The burden of translation falls firmly on the speaker, not the audience. For example, when under tactical conditions, the CGSOC graduate is expected to understand the doctrinal language related to large-scale combat operations and converse using the proper acronyms and technical terms relating to both concepts and materiel. Similarly, when under different circumstances, such as participation in a discussion on technical administrative labor-relations conditions, the graduate is expected to learn and speak the appropriate jargon correctly. Each of these situations, as well as others, requires a different set of technical language skills; the tactical language appropriate to large-scale combat operations is not interchangeable with that required for effective labor-relations engagements.

On the other hand, mastering the proper technical language and employing the jargon and language appropriate to the circumstances effectively opens the door for influence with the discrete audiences to which such language pertains. This is where the course of instruction at CGSOC brings value to its graduates in that it exposes students to the joint force, strategy, and the enterprise level of the Army, as well as deep immersion in the mechanics of fighting at the tactical level. The result is that graduates are conversant in many technical languages across the Department of Defense and even international spheres.

========

Objectives =
**a.** Rewrite the paragraph of the passage on technical language beginning "The burden of translation falls firmly" in a shorter form that keeps its main facts.
**b.** Answer the following from the passage on technical language:
(i) Who bears the burden of translation?
(ii) What does mastering the proper technical language open the door to?
(iii) To what does the course of instruction at CGSOC expose students?
**c.** Continue the passage on technical language with a further paragraph that follows from its final sentence.

Recorded data =
========

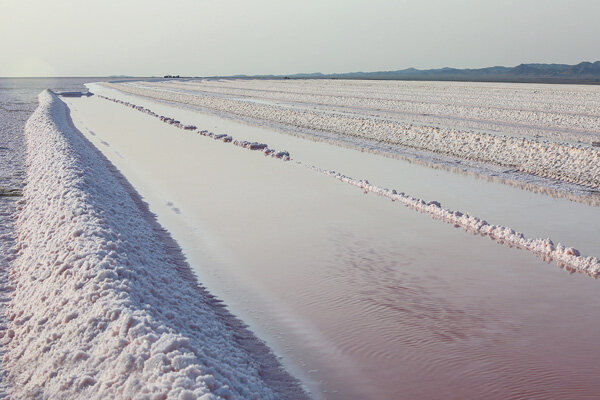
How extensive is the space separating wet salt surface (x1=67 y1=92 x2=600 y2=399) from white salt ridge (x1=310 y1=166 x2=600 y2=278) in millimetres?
275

========

Expected answers =
**a.** The speaker, not the audience, bears the burden of translation. In tactical settings, a CGSOC graduate must understand the doctrinal language of large-scale combat operations and use the correct acronyms and technical terms for concepts and materiel. In other settings, such as discussions of technical administrative labor-relations conditions, the graduate must learn and correctly speak that field's jargon. Each situation calls for its own set of technical language skills, and these sets are not interchangeable.

**b.**
(i) The speaker, not the audience.
(ii) Influence with the discrete audiences to which such language pertains.
(iii) The joint force, strategy, and the enterprise level of the Army, as well as deep immersion in the mechanics of fighting at the tactical level.

**c.**
As an end state, CGSOC graduates are expected to be able to speak and write clearly and precisely in the English language, as well as to be proficient in the technical vernacular of their profession. CGSOC offer students the chance to greatly increase their skills via the numerous written and verbally delivered requirements throughout the year. This ability starts the officer’s bid for credibility, and in the end, it gives him or her a seat at the table and an opportunity to contribute substantively to the discussion.

On Critical-Thinking Skills

Field grade officers open their bid for influence with their language skills, but critical-thinking skills come quickly to the forefront. A CGSOC graduate can no longer afford to simply “execute well” or just be a hard worker; those attributes are assumed. An influential graduate is expected to be a field grade leader who can engage deeply and in a disciplined, meaningful fashion to solve problems. For company grade officers, their careers to date can be summarized by how they answer the question, “What do you know?” The response expected in most cases revolves around knowledge-based relevant facts and statements of black and white truths, such as “Sir, the answer is forty-seven trucks,” or “Ma’am, it will take us twelve hours.”

Good company grade officers understand that straightforward questions demand straightforward answers. This is largely because the problems presented to company-level officers are frequently centered on black-and-white issues. Such binary kinds of solutions are made possible because echelons above company, and even above battalion, work to shape the problem set to reduce the amount of uncertainty. This does not mean the problems at the company level are easy. Problems are problems, and they remain difficult at all levels and for all leaders. What changes at the field-grade level is the level of complexity that problems present.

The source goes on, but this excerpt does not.